Auer Paul L, Reiner Alex P, Wang Gao, Kang Hyun Min, Abecasis Goncalo R, Altshuler David, Bamshad Michael J, Nickerson Deborah A, Tracy Russell P, Rich Stephen S, Leal Suzanne M
Zilber School of Public Health, University of Wisconsin-Milwaukee, Milwaukee, WI 53205, USA; Division of Public Health Sciences, Fred Hutchinson Cancer Research Center, Seattle, WA 98109, USA.
Division of Public Health Sciences, Fred Hutchinson Cancer Research Center, Seattle, WA 98109, USA; Department of Epidemiology, School of Public Health, University of Washington, Seattle, WA 98195, USA.
Am J Hum Genet. 2016 Oct 6;99(4):791-801. doi: 10.1016/j.ajhg.2016.08.012. Epub 2016 Sep 22.

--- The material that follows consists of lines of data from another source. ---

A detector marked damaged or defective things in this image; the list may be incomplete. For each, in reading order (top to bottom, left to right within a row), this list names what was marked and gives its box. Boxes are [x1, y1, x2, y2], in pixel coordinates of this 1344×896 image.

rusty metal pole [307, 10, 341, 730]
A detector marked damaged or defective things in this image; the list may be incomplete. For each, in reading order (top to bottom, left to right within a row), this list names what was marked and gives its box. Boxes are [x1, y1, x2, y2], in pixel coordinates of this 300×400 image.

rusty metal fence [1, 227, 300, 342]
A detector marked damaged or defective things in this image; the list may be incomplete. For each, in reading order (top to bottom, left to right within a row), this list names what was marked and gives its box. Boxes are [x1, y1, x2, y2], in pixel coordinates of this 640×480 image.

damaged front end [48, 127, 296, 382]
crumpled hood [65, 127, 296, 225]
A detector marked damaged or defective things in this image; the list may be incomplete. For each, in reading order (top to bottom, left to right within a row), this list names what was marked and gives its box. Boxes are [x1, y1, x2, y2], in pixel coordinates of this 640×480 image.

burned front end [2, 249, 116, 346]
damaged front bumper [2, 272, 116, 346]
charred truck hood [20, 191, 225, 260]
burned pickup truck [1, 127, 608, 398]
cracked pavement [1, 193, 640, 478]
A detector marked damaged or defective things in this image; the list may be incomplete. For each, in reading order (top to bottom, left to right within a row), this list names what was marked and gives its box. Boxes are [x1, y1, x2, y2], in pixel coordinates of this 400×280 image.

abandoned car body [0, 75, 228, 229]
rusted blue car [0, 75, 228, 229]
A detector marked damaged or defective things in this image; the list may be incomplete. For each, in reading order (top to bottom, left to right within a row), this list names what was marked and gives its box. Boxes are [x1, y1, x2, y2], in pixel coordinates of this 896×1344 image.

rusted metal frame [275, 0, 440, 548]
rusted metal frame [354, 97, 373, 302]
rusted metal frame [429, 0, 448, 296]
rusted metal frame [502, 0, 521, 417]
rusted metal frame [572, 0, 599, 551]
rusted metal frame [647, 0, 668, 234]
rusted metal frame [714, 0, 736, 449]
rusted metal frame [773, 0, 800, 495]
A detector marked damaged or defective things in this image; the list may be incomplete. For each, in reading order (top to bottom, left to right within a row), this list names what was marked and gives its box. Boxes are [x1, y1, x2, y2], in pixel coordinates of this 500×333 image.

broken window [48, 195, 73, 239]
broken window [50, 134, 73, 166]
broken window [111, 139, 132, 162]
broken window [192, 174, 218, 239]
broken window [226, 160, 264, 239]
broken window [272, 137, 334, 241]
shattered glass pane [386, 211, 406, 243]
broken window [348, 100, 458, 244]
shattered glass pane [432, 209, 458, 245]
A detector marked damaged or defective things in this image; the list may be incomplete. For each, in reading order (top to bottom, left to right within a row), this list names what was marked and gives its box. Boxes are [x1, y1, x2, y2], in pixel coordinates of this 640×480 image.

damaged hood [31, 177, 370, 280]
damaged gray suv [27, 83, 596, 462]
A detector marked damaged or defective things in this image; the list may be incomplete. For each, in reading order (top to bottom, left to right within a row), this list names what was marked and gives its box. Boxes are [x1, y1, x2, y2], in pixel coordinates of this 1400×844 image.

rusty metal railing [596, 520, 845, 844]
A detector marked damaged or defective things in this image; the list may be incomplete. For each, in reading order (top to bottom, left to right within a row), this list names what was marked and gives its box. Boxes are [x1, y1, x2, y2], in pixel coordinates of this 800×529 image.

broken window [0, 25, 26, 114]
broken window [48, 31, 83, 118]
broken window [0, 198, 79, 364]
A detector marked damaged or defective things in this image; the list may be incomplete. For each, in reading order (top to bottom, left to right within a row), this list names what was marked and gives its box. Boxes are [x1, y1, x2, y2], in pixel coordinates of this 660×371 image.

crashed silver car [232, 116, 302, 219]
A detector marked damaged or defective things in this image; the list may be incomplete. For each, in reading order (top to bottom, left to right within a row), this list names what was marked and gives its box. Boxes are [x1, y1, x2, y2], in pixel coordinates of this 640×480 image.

Massively parallel whole-genome sequencing (WGS) data have ushered in a new era in human genetics. These data are now being used to understand the role of rare variants in complex traits and to advance the goals of precision medicine. The technological and computing advances that have enabled us to generate WGS data on thousands of individuals have also outpaced our ability to perform analyses in scientifically and statistically rigorous and thoughtful ways. The past several years have witnessed the application of whole-exome sequencing (WES) to complex traits and diseases. From our analysis of NHLBI Exome Sequencing Project (ESP) data, not only have a number of important disease and complex trait association findings emerged, but our collective experience offers some valuable lessons for WGS initiatives. These include caveats associated with generating automated pipelines for quality control and analysis of rare variants; the importance of studying minority populations; sample size requirements and efficient study designs for identifying rare-variant associations; and the significance of incidental findings in population-based genetic research. With the ESP as an example, we offer guidance and a framework on how to conduct a large-scale association study in the era of WGS.
大规模平行全基因组测序(WGS)数据开启了人类遗传学的新纪元。这些数据如今正被用于理解罕见变异在复杂性状中的作用,并推动精准医学目标的实现。使我们能够对数以千计个体生成WGS数据的技术和计算进步,也超过了我们以科学、统计严谨且周全的方式进行分析的能力。在过去几年中,全外显子组测序(WES)已应用于复杂性状和疾病。通过对美国国立心肺血液研究所外显子组测序计划(ESP)数据的分析,不仅出现了一些重要的疾病和复杂性状关联研究结果,而且我们的共同经验为WGS计划提供了一些宝贵的经验教训。这些经验教训包括与生成用于罕见变异质量控制和分析的自动化流程相关的注意事项;研究少数族裔人群的重要性;识别罕见变异关联所需的样本量要求和高效研究设计;以及在基于人群的基因研究中偶然发现的意义。以ESP为例,我们提供了关于如何在WGS时代开展大规模关联研究的指导和框架。